• [TEXT SEGMENT]
======

April was another strong month for equity markets, while fixed income had a flat month.
April 2021 Market Performance
All index returns are total return (includes reinvestment of dividends) and are in Canadian Dollars unless noted.
Other Market Data | Month-end Value | Return for April 2021 | 2021 YTD Return |
---|---|---|---|
Oil Price (USD) | $63.48 | +7.30% | +30.83% |
Gold Price (USD) | $1,768.60 | +3.20% | -6.68% |
US 3 month T-bill | +0.01% | -0.02%* | -0.08%* |
US 10 year Bond | +1.65% | -0.09%* | +0.72%* |
USD/CAD FX rate | 1.2285 | -2.31% | -3.51% |
EUR/CAD FX rate | 1.4798 | +0.26% | -5.19% |
CBOE Volatility Index (VIX) | 18.61 | -4.07% | -18.20% |
*Absolute change in yield, not the return from holding the security.
April was another strong month for equity markets, while fixed income had a flat month.
The S&P/TSX Composite was up +2.4% in April, hitting new all time highs. The TSX Comp. is now up more than 10% for 2021. The S&P/TSX Small Cap was up +5.1% for the month, and is up +13.7% for 2021. In the US, equity market performance was also strong. The large cap S&P500 was up +5.3% (+11.8% for 2021) while the small cap Russell 2000 index was up +2.1% for April and +14.8% for 2021.

======

• [OBJECTIVE 1]
Echo the stretch of the April 2021 market summary from "Other Market Data" through "holding the security.".
• [OBJECTIVE 2]
Per the April 2021 market summary, by how much did the S&P/TSX Small Cap rise during April?
The records have nothing to do with the April 2021 market summary.

======

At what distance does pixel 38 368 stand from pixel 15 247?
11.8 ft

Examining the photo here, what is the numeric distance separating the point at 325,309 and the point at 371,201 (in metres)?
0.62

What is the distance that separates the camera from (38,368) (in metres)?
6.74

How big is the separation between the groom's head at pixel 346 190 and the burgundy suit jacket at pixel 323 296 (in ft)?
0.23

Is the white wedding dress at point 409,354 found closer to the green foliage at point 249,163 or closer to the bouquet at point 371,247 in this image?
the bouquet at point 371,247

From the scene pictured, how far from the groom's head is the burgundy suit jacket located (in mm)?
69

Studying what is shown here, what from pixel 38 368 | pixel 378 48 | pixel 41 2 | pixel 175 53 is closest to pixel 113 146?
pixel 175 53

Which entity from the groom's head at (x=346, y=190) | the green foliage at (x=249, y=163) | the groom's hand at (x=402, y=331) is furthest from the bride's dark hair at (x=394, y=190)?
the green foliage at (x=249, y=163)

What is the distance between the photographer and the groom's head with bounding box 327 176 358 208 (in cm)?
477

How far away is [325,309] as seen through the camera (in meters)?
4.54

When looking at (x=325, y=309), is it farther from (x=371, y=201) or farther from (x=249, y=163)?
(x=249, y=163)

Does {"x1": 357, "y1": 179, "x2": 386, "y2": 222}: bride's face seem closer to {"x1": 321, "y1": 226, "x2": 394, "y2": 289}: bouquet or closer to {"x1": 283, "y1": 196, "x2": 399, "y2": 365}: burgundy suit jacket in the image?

======

• [CORRECT RESULT 1]
Other Market Data | Month-end Value | Return for April 2021 | 2021 YTD Return |
---|---|---|---|
Oil Price (USD) | $63.48 | +7.30% | +30.83% |
Gold Price (USD) | $1,768.60 | +3.20% | -6.68% |
US 3 month T-bill | +0.01% | -0.02%* | -0.08%* |
US 10 year Bond | +1.65% | -0.09%* | +0.72%* |
USD/CAD FX rate | 1.2285 | -2.31% | -3.51% |
EUR/CAD FX rate | 1.4798 | +0.26% | -5.19% |
CBOE Volatility Index (VIX) | 18.61 | -4.07% | -18.20% |
*Absolute change in yield, not the return from holding the security.

• [CORRECT RESULT 2]
+5.1%